Mudam-se os tempos, mudam-se as manifestações artísticas, os modos de ver e ler. Mas o espírito do agora é sempre o mais vacilante. Ducaso sabe que essa figura do tempo presente prossegue trêmula de encontro com sua forma (ainda gestando). Não raro, os tempos atuais só nos dão a dimensão exata de seu assombro quando já é tarde demais. No entanto, o cerne do agora, a ferida exposta, foi aberta antes. Essa apreensão do hoje é um problema perene para os artistas. Nem todos os criadores de trabalhos estéticos, teoricamente receptores sensíveis dos aspectos do próprio tempo, são capazes de captar nesse cerne a pulsação do que nos é contemporâneo. O porvir é algo acometido pelas perturbações do que já foi, não como resquícios esmorecidos, mas como fagulhas ameaçando reacender um fogo, presentificações vibráteis. Nesse sentido, a relação entre forma e conteúdo é primordial: enquanto se captura algo na forma, o conteúdo é movediço e tem como premissa a fuga, o escape. O que se retém?

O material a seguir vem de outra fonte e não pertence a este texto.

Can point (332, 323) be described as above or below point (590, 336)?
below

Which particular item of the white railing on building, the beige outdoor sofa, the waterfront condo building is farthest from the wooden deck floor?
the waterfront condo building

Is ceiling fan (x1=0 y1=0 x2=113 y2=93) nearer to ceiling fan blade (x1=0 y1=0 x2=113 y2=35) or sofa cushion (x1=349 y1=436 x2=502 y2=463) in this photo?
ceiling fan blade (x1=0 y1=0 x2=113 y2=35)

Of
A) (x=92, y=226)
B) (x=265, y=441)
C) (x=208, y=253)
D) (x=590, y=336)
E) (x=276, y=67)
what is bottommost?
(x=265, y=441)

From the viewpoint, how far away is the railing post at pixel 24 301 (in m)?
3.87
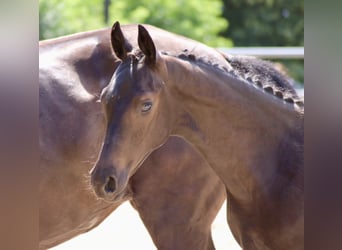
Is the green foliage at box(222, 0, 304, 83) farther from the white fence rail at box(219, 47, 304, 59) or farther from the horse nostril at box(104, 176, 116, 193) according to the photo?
the horse nostril at box(104, 176, 116, 193)

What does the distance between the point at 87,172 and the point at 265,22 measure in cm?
2450

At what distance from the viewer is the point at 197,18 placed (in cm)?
1933

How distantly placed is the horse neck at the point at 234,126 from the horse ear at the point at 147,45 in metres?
0.13

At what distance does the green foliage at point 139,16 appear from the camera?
52.5ft

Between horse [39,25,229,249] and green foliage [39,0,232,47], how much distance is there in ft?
39.3

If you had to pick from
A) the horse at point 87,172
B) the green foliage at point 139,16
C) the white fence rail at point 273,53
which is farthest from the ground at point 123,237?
the green foliage at point 139,16

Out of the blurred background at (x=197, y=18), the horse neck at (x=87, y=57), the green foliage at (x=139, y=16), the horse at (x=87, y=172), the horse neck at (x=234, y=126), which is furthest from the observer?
the blurred background at (x=197, y=18)

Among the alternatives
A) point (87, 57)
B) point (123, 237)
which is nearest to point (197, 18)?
point (123, 237)

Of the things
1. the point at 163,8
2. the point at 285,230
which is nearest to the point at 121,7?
the point at 163,8

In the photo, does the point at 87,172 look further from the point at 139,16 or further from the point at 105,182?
the point at 139,16

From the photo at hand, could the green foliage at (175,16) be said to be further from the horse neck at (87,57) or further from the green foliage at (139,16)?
the horse neck at (87,57)

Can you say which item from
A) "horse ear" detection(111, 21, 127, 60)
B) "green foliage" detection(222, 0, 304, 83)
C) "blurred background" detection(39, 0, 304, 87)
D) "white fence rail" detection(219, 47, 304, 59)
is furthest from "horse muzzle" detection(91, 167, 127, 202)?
"green foliage" detection(222, 0, 304, 83)

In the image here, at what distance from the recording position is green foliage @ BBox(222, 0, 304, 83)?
26750 millimetres

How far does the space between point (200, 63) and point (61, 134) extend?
121cm
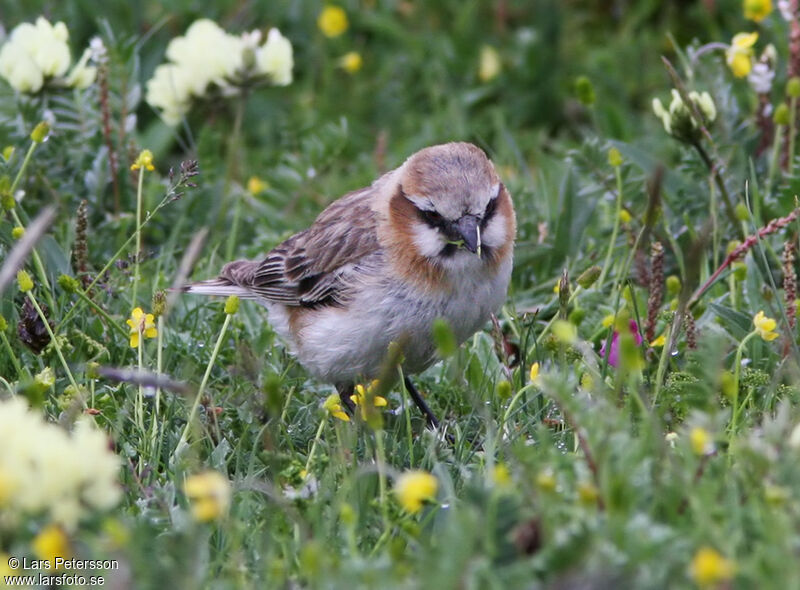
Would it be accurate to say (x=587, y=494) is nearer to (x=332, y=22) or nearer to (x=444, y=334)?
(x=444, y=334)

Em Florim, segundo livro de Ruth Ducaso e sua primeira novela, há um livro de teoria escondido, tratado sobre a relação entre forma e conteúdo. Não é nessa exata conjunção (forma e conteúdo) que se depositam as aflições criativas, as dúvidas, as tentativas, as tomadas de decisão? Aspira-se à síntese entre tempos opostos, sente-se que só se pode entender o presente assim, espectro composto de restos e de germinações. Coisa utópica, a intenção do artista. E oximorosa, porque, entre gesto e intenção de gesto existe o quê? Falo dessa figura, o oximoro, porque ela conjuga os contrários, ela é a língua da utopia, e por chamar uma coisa de utópica e ao mesmo tempo mostrá-la acontecendo que a arte é a definição do oximoro. Ou o oximoro é a definição da arte.
Meta de aproximação. E alguns artistas catalisam nesse ponto ínfimo e volátil do entre uma implosão sem-nome, que é, mais ou menos: a forma do novo, o conteúdo do novo. Indissociáveis, feto híbrido. Por “novo” não quero dizer “original”, na pretensão de não evocar um fantasma do que a teoria já taxonomizou como extinto. É que se o escorregadio espírito do tempo for pego desprevenido, entre uma e outra insinuação de presença, e uma artista estiver de olhos bem abertos, teremos trabalhos estéticos como Florim.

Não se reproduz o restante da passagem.